Marin reveals crystaline Glass Menagerie

Glass Menagerie 1
Craig Marker is the Gentleman Caller and Anna Bullard is Laura Wingfield in the Marin Theatre Company production of Tennessee Williams’ The Glass Menagerie. Below: Nicholas Pelczar is Tom Wingfield and Sherman Fracher is his mother, Amanda. Photos by Alessandra Mello

Tennessee Williams’ first brilliant move was to let everyone off the hook – himself included. By alerting the audience that The Glass Menagerie is a memory play, he removes it from reality (or not) and lets the creative team and the audience make their own accommodations as to what is memory, what is fact and what is flight of artistic fancy. In other words, you can try to get away with just about anything because it’s all a memory, right?

Marin Theatre Company’s production of Menagerie doesn’t stray too far from tradition, but director Jasson Minadakis definitely puts his own spin on the 1944 classic and gets some marvelous performances from his cast.

◆ Records supplied
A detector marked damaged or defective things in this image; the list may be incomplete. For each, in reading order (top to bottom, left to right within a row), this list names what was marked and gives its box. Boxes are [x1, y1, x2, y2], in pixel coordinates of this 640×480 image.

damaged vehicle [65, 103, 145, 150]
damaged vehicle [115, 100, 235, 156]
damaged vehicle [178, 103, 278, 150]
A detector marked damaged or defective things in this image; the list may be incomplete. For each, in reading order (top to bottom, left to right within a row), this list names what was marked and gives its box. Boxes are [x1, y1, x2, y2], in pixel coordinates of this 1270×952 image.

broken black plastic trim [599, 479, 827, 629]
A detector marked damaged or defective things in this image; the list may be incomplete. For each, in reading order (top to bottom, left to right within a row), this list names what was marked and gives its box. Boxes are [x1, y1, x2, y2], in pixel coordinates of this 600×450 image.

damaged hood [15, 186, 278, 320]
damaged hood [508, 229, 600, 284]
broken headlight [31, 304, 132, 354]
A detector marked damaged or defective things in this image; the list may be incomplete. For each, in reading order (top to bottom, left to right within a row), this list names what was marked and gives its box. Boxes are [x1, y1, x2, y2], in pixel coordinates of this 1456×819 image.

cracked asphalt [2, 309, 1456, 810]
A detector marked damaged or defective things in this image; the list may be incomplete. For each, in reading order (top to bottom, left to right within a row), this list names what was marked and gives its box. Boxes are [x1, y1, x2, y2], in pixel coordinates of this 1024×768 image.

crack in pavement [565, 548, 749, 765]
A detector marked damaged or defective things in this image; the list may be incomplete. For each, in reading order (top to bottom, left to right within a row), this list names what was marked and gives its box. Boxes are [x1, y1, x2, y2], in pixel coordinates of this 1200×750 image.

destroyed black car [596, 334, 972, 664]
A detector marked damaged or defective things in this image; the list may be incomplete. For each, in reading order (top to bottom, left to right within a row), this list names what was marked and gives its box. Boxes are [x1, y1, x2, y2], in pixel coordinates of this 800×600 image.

◆ Exercise directions
Continue the review of Marin Theatre Company's The Glass Menagerie from the point where it stops.

◆ Expected output
Minadakis’ boldest move is the inclusion of a trumpet player (Andrew Wilke) who hovers and plays above the play for the duration of its two-plus hours. The music, composed by Chris Houston, is gorgeous – aching and winsome – but to have the musician also represent the family’s absent father (the phone company worker who fell in love with long distances) is a bit of a stretch. It’s also tough to rationalize the occasional use of props (a glass unicorn, matches) mixed with pantomime (phones, food at the dinner table, dandelion wine, cigarettes) because the actors have extra work making sense of some real items and others imagined.

The fragmented aspect of memory finds physical form in the staircase/scaffolding/fire escape set by Kat Conley. If M.C. Escher designed St. Louis apartment buildings in the 1930s, this might be the result.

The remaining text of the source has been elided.